Device UUID


Team Member
This discussion was created from comments split from: Command line tool version 1.1.0.


  • edited June 13

    What's the proper way to generate a device UUID with v1.1.0?

    Previously, I was able to run the following in a Continuous Integration runner (GitHub Actions):

    eval $(printf '%s' "${OP_TEST_PASSWORD}" |op signin "${OP_TEST_ACCOUNT}" "${OP_TEST_SECRET}")

    With 1.1.0 this now fails with:

    [ERROR] 2020/06/13 16:40:41 No saved device ID. Set the OP_DEVICE environment variable and try again: `export OP_DEVICE=xxxxxxxxx`

    How should one bootstrap the device ID on a CI runner?

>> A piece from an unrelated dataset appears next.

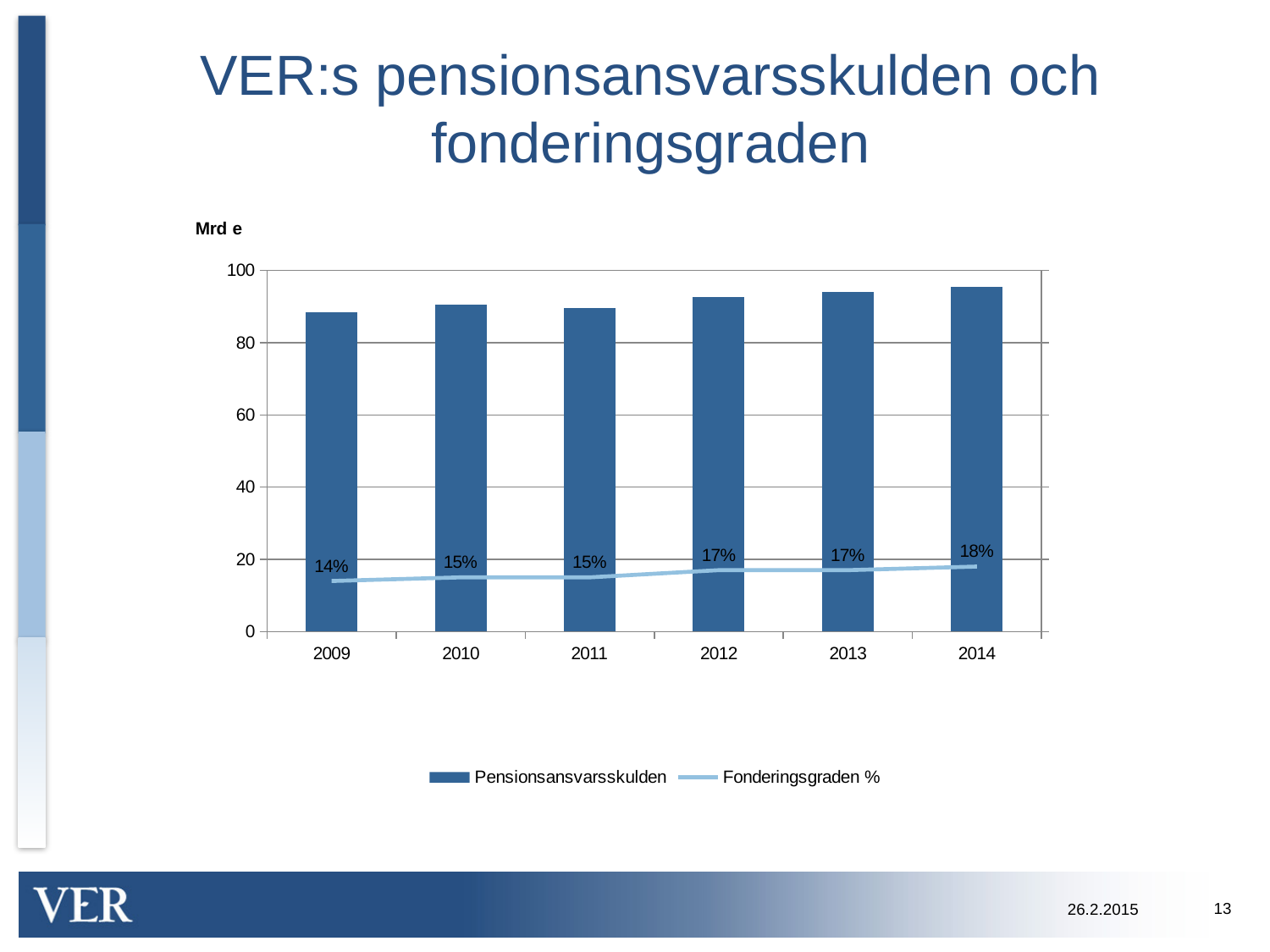
In which year is the Fonderingsgraden % lowest? 2009 By how many percentage points did the Fonderingsgraden % increase from 2009 to 2014? 4 percentage points Is the Pensionsansvarsskulden value for 2009 greater or less than 80? greater How many years are shown on the x axis? 6 What is the Fonderingsgraden % value for 2014? 18% Is the Pensionsansvarsskulden value for 2014 greater or less than 100? less Which year has a higher Fonderingsgraden %, 2010 or 2012? 2012 How many series does the legend list? 2 Does the Fonderingsgraden % rise or fall from 2009 to 2014? rise What is the Fonderingsgraden % value for 2012? 17% In which year is the Fonderingsgraden % highest? 2014 What is the Fonderingsgraden % value for 2009? 14%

Parsing it out of the error message, setting the environment variable, and retrying doesn't feel like a good workflow.

  • felix_1pfelix_1p

    Team Member

    Parsing it out of the error message, setting the environment variable, and retrying doesn't feel like a good workflow.

    You are right, and that's not how it's intended to be used. For a CI environment, the idea is that you are reusing the same device UUID across all CI runs. Otherwise, and that's what is currently happening in your case I assume, a new device will be registered for every container.

    So create the OP_DEVICE environment variable with the value from the error message in your GitHub actions configuration just once and it should work as expected.

  • edited June 19

    In the case of GitHub actions, it's a brand-new ephemeral VM for each CI run instead of a container.

    What's the schema for a valid OP_DEVICE UUID value? It doesn't appear to be a hyphenated string of hex digits that I'm used to seeing.

  • Matthew_1PMatthew_1P

    Team Member

    @csharpsteen You should be able to use the same device UUID even if it's a brand-new ephemeral VM rather than a container - did you manage to get this working?

    The device UUIDs are base 32 encoded (following the definition in RFC 4648, but with lowercase characters). The actual UUID data is purely random, so it doesn't follow RFC 4122 (which is the UUID format you'd normally see hyphenated and hex encoded).

  • felix_1pfelix_1p

    Team Member
    edited June 22

    @csharpsteen You can just reuse one of the UUIDs included in the error output: export OP_DEVICE=xxxxxxxxx.

  • @Matthew_1P Thanks! I was able to generate a value with:

    head -c 16 /dev/urandom | base32 | tr -d = | tr '[:upper:]' '[:lower:]'

    I could copy a value from the error output, but it is nice to know how to produce one from scratch. Easier to rotate if that is ever needed.

  • BenBen AWS Team

    Team Member

    Glad to hear that worked out, and thanks for sharing that command, @csharpsteen. :) Hopefully that helps anyone else who might be looking to do the same.